En 2021, la start-up a franchi une étape majeure avec son acquisition par le groupe AXA, géant mondial de l’assurance, lui permettant de consolider ses ressources financières et opérationnelles tout en renforçant son positionnement sur le marché de la santé numérique.

Un autre exemple marquant est Sobrus, fondée en 2011, qui a révolutionné la gestion des pharmacies au Maroc. Grâce à des solutions entièrement digitalisées, Sobrus a su conquérir plus de 7.000 pharmacies, dont 60% utilisent sa plateforme mobile connectée à une vingtaine de grossistes et à une trentaine de laboratoires pharmaceutiques. Cette success-story a été couronnée par la sélection de Sobrus dans le programme panafricain «Investir dans l’innovation» (i3), soutenu par la Fondation Bill & Melinda Gates en 2022.

AIOX Labs, de son côté, s’est fait remarquer pour son outil prédictif, capable de prévoir avec 95% de précision l’évolution de la pandémie de Covid-19 au Maroc. Cette technologie innovante prend en compte des variables sociodémographiques et culturelles spécifiques, permettant ainsi aux autorités de mieux anticiper et gérer la crise sanitaire.

Contribution à l’émergence de profils pointus en IA
L’impact de ces start-up ne se limite pas à l’innovation technologique. Elles contribuent également à l’économie en créant des emplois hautement qualifiés. Ingénieurs en intelligence artificielle, spécialistes en big data, professionnels de la santé, ou encore experts en réglementation sont de plus en plus sollicités pour accompagner la croissance du secteur.
Certains se concentrent sur l’application du machine learning pour accélérer la découverte de nouveaux médicaments, en utilisant des algorithmes pour analyser des quantités massives de données biologiques.

D’autres travaillent à rendre les diagnostics plus précis et accessibles grâce à l’IA, en développant des plateformes capables de détecter et de prévenir des maladies via des consultations virtuelles ou des dispositifs connectés. Il y a également des chercheurs qui se penchent sur la médecine prédictive, créant des modèles capables de prévoir l’évolution de certaines pathologies chroniques, ou encore de personnaliser les traitements grâce à l’analyse de données génétiques. Le dynamisme de la healthtech pousse également les acteurs traditionnels, comme les grandes entreprises pharmaceutiques et les hôpitaux, à adopter de nouvelles technologies pour rester compétitifs.

Sur le plan mondial, les technologies développées par la healthtech transforment les systèmes de santé. Elles améliorent la gestion des maladies chroniques grâce à des dispositifs de suivi en temps réel, démocratisent l’accès aux soins avec la télémédecine et accélèrent la recherche médicale en exploitant les données massives. L’intelligence artificielle joue déjà un rôle clé dans le diagnostic précoce de maladies graves comme le cancer, augmentant ainsi les chances de survie des patients.
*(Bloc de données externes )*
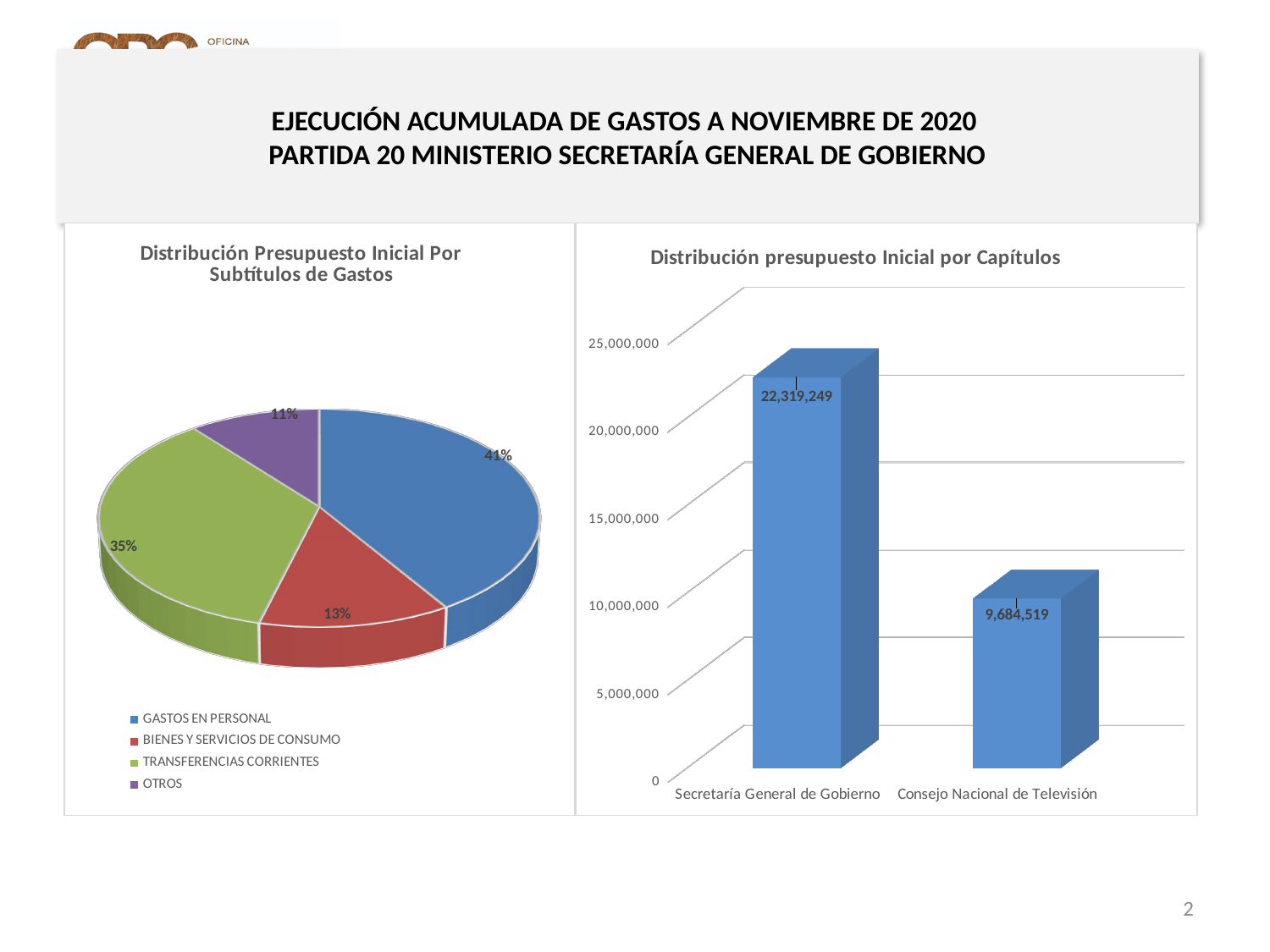
In the pie chart 'Distribución Presupuesto Inicial Por Subtítulos de Gastos', what is the difference in percentage points between GASTOS EN PERSONAL and BIENES Y SERVICIOS DE CONSUMO? 28 percentage points In the bar chart 'Distribución presupuesto Inicial por Capítulos', what is the value for Consejo Nacional de Televisión? 9,684,519 What kind of chart is 'Distribución presupuesto Inicial por Capítulos'? Bar chart In the pie chart 'Distribución Presupuesto Inicial Por Subtítulos de Gastos', which category has the smallest share? OTROS In the pie chart 'Distribución Presupuesto Inicial Por Subtítulos de Gastos', what share does OTROS have? 11% In the pie chart 'Distribución Presupuesto Inicial Por Subtítulos de Gastos', which category has the largest share? GASTOS EN PERSONAL In the bar chart 'Distribución presupuesto Inicial por Capítulos', what is the value for Secretaría General de Gobierno? 22,319,249 In the pie chart on the left, what colour is the TRANSFERENCIAS CORRIENTES slice? Green In the pie chart 'Distribución Presupuesto Inicial Por Subtítulos de Gastos', how many categories does the legend list? 4 In the pie chart 'Distribución Presupuesto Inicial Por Subtítulos de Gastos', what share does GASTOS EN PERSONAL have? 41% In the bar chart 'Distribución presupuesto Inicial por Capítulos', what is the difference between Secretaría General de Gobierno and Consejo Nacional de Televisión? 12,634,730 In the pie chart 'Distribución Presupuesto Inicial Por Subtítulos de Gastos', what share does TRANSFERENCIAS CORRIENTES have? 35%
La personnalisation des traitements prend également un essor considérable. La médecine de précision, rendue possible grâce à la génomique et à l’analyse des données, permet d’adapter les traitements aux besoins spécifiques des patients, promettant ainsi une meilleure efficacité des soins tout en réduisant les coûts pour les systèmes de santé.

Néanmoins, les start-up du secteur doivent relever des défis importants, notamment liés à la réglementation. Comme le souligne Salma Kabbaj, le cadre réglementaire peut parfois freiner l’innovation, en retardant l’adoption à grande échelle des nouvelles technologies.
Cependant, il reste indispensable pour protéger les intérêts des patients, surtout en ce qui concerne la gestion de leurs données personnelles. L’évolution de ce cadre est donc cruciale pour soutenir la dynamique d’innovation dans le secteur de la santé.